Optimization usually comes after the initial release and after thorough debugging and the trial by fire that is thousands of users banging away at it in unexpected ways. You don't typically optimize the first version heavily, as working right is more important than working efficiently, and optimizations are notorious for destabilizing code.
You really can't start optimizing until your algorithms are in place and rock solid. It's mostly a time-consuming job consisting of a great many tiny improvements, each of which might shave off only a couple microseconds or a few clock cycles, but in aggregate can accumulate into milliseconds. Once in awhile you find a way to make some routine way, way faster just by re-thinking its logic. If it's a low-level function that gets called often, the improvement can be dramatic.

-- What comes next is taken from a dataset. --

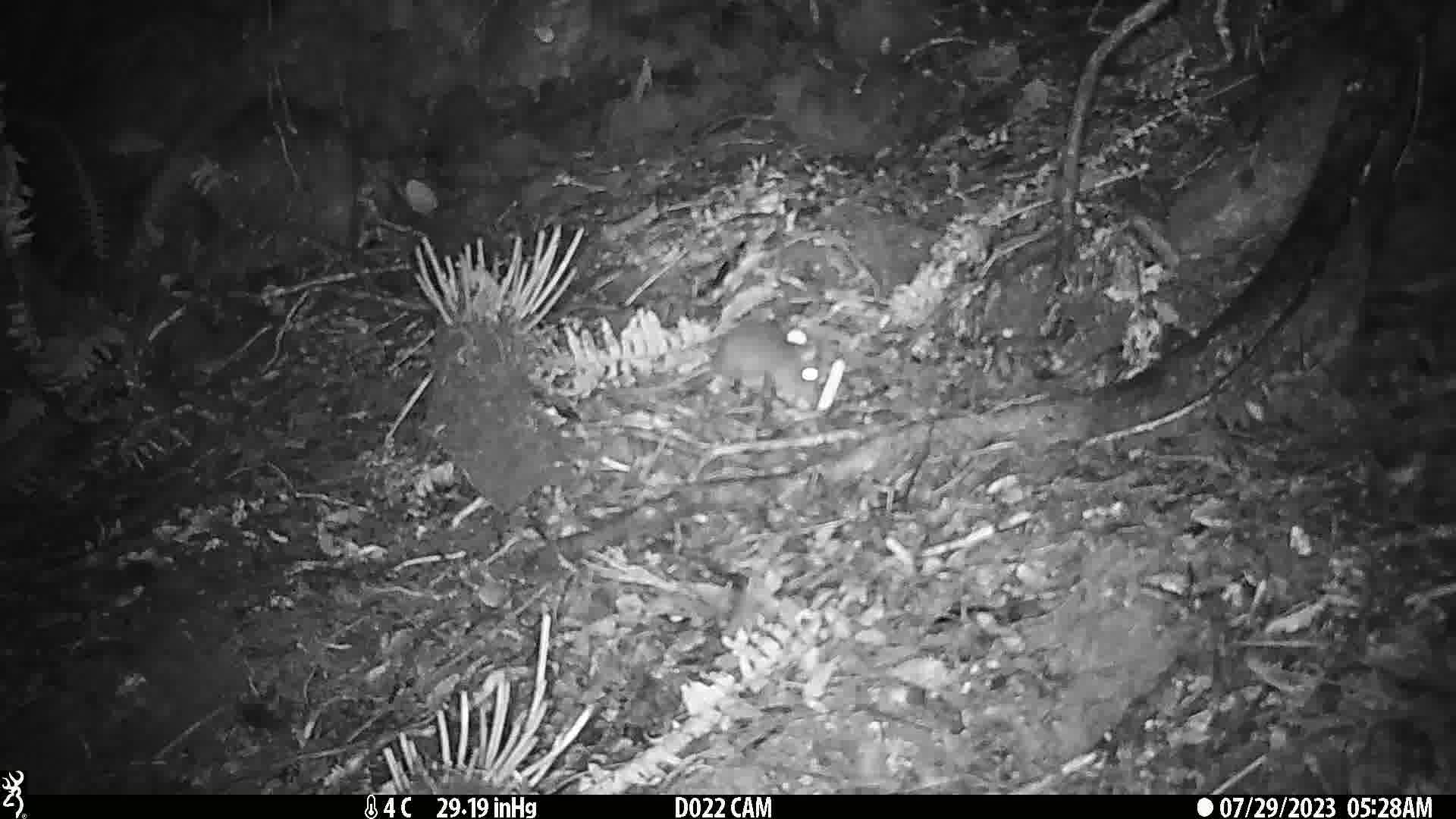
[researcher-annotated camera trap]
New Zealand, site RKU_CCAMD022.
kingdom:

Optimization usually doesn't involve changing algorithms, but rather making existing algorithms more efficient. Little things like using a rotate-right instruction instead of dividing by two, replacing functions with inline macros, using integer math where appropriate, or not checking a variable for validity in a loop once you're sure it'll always be valid. You can only do these things after you've achieved a high degree of confidence in the algorithms and have a good test suite to verify that the optimized version produces exactly the same results as before.
Some optimizations are as easy as updating your compiler. Compilers keep getting smarter about optimizing on the fly. So at least some of the speed-up could just come down to using a new compiler.